Text
William Henry Drake: Brought The World To Life And Ended In A Suffocating Death


Artistic Journey Begins

Drake’s artistic journey took him back to New York in 1882. He spent countless hours sketching at the zoological gardens in Central Park and the Bronx, meticulously observing the creatures’ anatomy and habits. However, he quickly discovered the market for animal-themed works was limited. He continued to hone his skills with general illustration for several years before embarking on a transformative trip.

In 1887 and 1889, he studied at the prestigious Julian Academy in Paris, further refining his technique. He also took this opportunity to travel through Europe, enriching his artistic perspective.

A true adventurer, Drake undertook a 10,000-mile expedition to Alaska in 1893, gathering inspiration for his art amidst the rugged wilderness. This spirit of exploration continued with a sketching trip to the Catalina Islands to study seals.

Aim of the task
Return everything in the text on William Henry Drake from "Drake’s artistic journey" down to "a transformative trip.", word for word. Use nothing but the text on William Henry Drake.

Stored data:
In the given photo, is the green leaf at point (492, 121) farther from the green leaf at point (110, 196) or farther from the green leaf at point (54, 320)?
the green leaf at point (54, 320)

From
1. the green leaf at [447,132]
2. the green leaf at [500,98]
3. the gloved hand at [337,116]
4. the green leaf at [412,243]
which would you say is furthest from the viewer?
...
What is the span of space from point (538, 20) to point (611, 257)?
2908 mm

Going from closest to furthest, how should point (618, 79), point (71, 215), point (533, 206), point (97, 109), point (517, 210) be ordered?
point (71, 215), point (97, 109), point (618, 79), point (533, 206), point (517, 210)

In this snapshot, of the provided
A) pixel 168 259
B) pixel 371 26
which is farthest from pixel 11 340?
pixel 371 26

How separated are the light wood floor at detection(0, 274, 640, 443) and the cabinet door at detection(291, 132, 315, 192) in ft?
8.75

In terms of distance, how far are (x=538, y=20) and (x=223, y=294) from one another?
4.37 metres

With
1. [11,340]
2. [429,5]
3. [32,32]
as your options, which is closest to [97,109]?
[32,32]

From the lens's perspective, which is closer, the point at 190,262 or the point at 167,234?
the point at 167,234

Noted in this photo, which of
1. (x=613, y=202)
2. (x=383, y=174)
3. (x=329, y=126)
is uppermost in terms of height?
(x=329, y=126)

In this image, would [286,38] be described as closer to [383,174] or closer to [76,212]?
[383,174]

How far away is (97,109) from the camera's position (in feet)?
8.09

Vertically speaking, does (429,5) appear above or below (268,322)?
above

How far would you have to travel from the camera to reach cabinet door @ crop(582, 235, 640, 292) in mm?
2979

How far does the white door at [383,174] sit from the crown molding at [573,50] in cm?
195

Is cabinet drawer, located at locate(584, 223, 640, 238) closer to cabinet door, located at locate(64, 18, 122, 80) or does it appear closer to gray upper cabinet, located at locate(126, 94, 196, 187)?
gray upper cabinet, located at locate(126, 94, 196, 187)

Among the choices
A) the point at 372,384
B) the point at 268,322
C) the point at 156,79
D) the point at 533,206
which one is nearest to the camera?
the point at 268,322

Answer area
Drake’s artistic journey took him back to New York in 1882. He spent countless hours sketching at the zoological gardens in Central Park and the Bronx, meticulously observing the creatures’ anatomy and habits. However, he quickly discovered the market for animal-themed works was limited. He continued to hone his skills with general illustration for several years before embarking on a transformative trip.